▼▼▼

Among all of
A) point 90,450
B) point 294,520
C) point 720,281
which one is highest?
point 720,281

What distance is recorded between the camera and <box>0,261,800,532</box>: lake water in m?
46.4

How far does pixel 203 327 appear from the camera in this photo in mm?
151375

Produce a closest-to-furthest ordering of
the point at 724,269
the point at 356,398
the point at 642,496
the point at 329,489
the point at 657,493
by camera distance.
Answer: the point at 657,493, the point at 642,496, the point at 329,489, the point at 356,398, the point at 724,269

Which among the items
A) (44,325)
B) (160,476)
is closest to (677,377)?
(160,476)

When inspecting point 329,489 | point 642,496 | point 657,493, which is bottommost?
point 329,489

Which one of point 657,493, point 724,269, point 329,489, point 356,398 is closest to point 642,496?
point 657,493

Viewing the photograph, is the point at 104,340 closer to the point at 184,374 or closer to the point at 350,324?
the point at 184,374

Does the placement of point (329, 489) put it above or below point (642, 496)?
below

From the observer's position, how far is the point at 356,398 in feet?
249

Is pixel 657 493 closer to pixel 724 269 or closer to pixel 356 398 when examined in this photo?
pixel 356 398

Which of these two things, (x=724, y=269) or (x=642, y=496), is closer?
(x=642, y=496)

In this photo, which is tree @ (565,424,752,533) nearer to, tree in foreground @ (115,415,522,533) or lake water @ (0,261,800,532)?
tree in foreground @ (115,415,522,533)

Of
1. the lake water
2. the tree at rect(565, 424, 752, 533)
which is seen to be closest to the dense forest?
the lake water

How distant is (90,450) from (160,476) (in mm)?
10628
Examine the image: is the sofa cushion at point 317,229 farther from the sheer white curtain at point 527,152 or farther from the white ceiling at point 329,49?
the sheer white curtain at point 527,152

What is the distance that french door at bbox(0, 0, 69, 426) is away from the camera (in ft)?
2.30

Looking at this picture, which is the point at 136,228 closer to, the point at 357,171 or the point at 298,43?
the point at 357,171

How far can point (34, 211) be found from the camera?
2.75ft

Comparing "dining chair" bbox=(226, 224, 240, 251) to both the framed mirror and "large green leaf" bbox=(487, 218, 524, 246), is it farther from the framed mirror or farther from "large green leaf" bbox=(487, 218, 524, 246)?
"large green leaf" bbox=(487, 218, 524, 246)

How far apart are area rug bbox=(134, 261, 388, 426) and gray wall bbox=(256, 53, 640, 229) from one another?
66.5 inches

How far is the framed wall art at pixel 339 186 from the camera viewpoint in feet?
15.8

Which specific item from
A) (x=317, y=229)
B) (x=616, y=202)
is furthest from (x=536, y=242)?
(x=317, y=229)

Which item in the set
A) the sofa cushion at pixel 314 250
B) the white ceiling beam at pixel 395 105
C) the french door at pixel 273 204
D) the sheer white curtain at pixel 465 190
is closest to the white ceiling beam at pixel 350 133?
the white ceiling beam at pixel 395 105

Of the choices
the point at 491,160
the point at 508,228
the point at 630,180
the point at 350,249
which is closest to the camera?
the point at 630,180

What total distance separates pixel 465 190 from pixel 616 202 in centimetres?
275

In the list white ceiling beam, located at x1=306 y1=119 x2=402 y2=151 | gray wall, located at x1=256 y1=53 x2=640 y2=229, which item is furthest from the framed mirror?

▲▲▲

Return all of the rows above word for word, with no changes.

Among all of
A) point 90,450
B) point 294,520
C) point 720,281
which one is highest?
point 720,281

What distance is recorded between the camera and <box>0,261,800,532</box>: lake water in m?
46.4

How far does pixel 203 327 appear from the camera in this photo in mm?
151375

Produce a closest-to-furthest ordering of
the point at 724,269
the point at 356,398
the point at 642,496
the point at 329,489
the point at 657,493
by camera distance.
Answer: the point at 657,493, the point at 642,496, the point at 329,489, the point at 356,398, the point at 724,269

Which among the items
A) (44,325)
B) (160,476)
is closest to (677,377)?
(160,476)

When inspecting point 329,489 | point 642,496 | point 657,493, which is bottommost?
point 329,489

Which one of point 657,493, point 724,269, point 329,489, point 356,398 is closest to point 642,496?
point 657,493

Viewing the photograph, is the point at 104,340 closer to the point at 184,374 or closer to the point at 350,324?
the point at 184,374

Does the placement of point (329, 489) put it above or below point (642, 496)?
below

From the observer's position, how far is the point at 356,398 in feet?
249

Is pixel 657 493 closer to pixel 724 269 or closer to pixel 356 398 when examined in this photo?
pixel 356 398

Which of these two things, (x=724, y=269) or (x=642, y=496), is closer?
(x=642, y=496)

In this photo, which is tree @ (565,424,752,533) nearer to, tree in foreground @ (115,415,522,533) or lake water @ (0,261,800,532)?
tree in foreground @ (115,415,522,533)

Of
1. the lake water
2. the tree at rect(565, 424, 752, 533)
which is seen to be closest to the dense forest?
the lake water

How distant is (90,450) from (160,476) (in mm)?
10628
Examine the image: is the sofa cushion at point 317,229 farther from the sheer white curtain at point 527,152 or farther from the white ceiling at point 329,49?
the sheer white curtain at point 527,152

What is the distance that french door at bbox(0, 0, 69, 426) is away from the camera (in ft)?
2.30

Looking at this picture, which is the point at 136,228 closer to, the point at 357,171 or the point at 298,43?
the point at 357,171

How far can point (34, 211) be found from the camera?
2.75ft

Comparing "dining chair" bbox=(226, 224, 240, 251) to both the framed mirror and "large green leaf" bbox=(487, 218, 524, 246), is it farther from the framed mirror or farther from "large green leaf" bbox=(487, 218, 524, 246)?
"large green leaf" bbox=(487, 218, 524, 246)

How far apart are area rug bbox=(134, 261, 388, 426) and gray wall bbox=(256, 53, 640, 229) from one another?
66.5 inches

How far is the framed wall art at pixel 339 186 from the camera viewpoint in feet?
15.8

Which specific item from
A) (x=317, y=229)
B) (x=616, y=202)
is furthest from (x=536, y=242)?
(x=317, y=229)

Which item in the set
A) the sofa cushion at pixel 314 250
B) the white ceiling beam at pixel 395 105
C) the french door at pixel 273 204
D) the sheer white curtain at pixel 465 190
is closest to the white ceiling beam at pixel 350 133?
the white ceiling beam at pixel 395 105

Of the choices
the point at 491,160
the point at 508,228
the point at 630,180
the point at 350,249
which is closest to the camera?
the point at 630,180

What total distance separates pixel 465 190 from pixel 616 202 in centimetres?
275

In the list white ceiling beam, located at x1=306 y1=119 x2=402 y2=151 | gray wall, located at x1=256 y1=53 x2=640 y2=229, which item is furthest from the framed mirror?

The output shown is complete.